Task to carry out
The output is the lines below from the one with "site 4309, 2013-07-26 10:51:43.000." through the one with "scientific name: Rodentia", both included, printed exactly and with no other line.

[Dataset entries]
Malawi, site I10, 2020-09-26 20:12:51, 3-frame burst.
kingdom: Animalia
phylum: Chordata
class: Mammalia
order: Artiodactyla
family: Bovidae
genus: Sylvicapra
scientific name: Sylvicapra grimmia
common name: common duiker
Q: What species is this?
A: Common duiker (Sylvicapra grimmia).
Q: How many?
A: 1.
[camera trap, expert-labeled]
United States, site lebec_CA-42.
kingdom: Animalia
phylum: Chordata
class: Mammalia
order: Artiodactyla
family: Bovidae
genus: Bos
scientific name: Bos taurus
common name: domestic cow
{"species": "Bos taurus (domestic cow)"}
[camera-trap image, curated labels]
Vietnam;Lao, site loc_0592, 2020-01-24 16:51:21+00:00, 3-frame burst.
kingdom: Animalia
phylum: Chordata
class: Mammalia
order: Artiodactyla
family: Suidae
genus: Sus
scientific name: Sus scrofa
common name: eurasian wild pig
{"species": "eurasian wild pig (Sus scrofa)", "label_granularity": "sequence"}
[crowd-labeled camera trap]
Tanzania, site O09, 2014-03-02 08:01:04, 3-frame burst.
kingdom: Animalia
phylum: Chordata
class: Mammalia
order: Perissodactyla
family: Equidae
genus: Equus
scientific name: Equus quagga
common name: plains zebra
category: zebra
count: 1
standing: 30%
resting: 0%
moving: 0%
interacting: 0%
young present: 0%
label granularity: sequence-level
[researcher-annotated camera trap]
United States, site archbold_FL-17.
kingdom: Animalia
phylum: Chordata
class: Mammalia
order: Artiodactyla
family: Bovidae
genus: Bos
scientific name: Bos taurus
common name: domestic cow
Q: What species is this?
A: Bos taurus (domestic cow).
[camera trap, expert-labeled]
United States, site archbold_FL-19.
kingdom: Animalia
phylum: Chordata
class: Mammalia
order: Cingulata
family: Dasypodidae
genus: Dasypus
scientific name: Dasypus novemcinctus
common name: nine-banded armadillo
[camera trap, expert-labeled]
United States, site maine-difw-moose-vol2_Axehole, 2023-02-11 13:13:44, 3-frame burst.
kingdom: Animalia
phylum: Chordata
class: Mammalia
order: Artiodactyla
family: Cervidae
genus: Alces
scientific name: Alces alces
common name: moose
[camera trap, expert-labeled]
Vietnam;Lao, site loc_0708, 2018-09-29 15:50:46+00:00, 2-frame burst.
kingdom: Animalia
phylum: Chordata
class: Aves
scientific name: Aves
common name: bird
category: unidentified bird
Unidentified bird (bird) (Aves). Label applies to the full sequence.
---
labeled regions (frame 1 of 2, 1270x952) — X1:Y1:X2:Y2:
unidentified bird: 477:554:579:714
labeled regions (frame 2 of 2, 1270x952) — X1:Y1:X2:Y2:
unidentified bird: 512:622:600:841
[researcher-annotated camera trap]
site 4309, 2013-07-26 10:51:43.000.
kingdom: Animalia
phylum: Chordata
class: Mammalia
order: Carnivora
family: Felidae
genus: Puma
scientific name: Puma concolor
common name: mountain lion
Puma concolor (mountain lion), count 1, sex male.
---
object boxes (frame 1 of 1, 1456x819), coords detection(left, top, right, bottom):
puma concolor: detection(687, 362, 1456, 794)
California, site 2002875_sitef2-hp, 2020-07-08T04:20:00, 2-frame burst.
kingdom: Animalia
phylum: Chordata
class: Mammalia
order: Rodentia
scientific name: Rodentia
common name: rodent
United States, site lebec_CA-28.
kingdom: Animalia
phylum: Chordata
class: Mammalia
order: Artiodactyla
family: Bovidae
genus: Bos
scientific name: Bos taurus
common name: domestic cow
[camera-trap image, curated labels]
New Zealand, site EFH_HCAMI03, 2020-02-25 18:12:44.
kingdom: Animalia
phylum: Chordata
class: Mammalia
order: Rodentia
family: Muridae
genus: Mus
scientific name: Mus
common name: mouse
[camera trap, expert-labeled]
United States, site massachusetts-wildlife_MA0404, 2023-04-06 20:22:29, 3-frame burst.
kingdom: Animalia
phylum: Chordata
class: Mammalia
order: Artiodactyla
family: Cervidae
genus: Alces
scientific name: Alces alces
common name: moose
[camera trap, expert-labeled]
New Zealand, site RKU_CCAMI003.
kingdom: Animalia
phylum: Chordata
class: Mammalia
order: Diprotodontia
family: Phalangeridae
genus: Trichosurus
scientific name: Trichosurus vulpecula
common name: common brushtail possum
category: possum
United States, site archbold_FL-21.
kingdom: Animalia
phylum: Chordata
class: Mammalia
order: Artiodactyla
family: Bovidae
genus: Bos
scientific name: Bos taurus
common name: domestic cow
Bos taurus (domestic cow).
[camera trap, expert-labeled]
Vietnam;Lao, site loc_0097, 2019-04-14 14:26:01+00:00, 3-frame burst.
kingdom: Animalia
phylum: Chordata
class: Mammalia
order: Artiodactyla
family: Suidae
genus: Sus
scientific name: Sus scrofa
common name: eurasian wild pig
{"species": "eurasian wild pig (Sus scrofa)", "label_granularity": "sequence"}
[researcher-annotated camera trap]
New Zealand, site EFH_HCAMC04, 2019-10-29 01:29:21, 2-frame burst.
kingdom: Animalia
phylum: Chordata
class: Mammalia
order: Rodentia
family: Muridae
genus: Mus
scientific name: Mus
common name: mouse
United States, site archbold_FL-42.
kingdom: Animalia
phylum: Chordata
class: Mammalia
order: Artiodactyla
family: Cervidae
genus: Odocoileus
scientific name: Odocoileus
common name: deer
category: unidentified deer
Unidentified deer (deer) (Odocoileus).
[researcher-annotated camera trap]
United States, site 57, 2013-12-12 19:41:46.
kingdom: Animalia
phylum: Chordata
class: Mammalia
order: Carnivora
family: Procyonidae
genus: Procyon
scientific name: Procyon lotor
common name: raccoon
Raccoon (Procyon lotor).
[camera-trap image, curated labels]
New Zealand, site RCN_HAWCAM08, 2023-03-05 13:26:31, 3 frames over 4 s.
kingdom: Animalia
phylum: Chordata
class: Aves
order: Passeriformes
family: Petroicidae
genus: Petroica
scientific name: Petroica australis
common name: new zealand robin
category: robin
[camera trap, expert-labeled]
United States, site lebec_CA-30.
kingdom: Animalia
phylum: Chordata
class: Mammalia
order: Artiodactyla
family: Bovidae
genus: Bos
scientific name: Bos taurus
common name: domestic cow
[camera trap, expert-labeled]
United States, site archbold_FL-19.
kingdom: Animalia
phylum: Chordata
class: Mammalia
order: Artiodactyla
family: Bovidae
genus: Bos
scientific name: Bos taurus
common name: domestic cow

Output of the task
site 4309, 2013-07-26 10:51:43.000.
kingdom: Animalia
phylum: Chordata
class: Mammalia
order: Carnivora
family: Felidae
genus: Puma
scientific name: Puma concolor
common name: mountain lion
Puma concolor (mountain lion), count 1, sex male.
---
object boxes (frame 1 of 1, 1456x819), coords detection(left, top, right, bottom):
puma concolor: detection(687, 362, 1456, 794)
California, site 2002875_sitef2-hp, 2020-07-08T04:20:00, 2-frame burst.
kingdom: Animalia
phylum: Chordata
class: Mammalia
order: Rodentia
scientific name: Rodentia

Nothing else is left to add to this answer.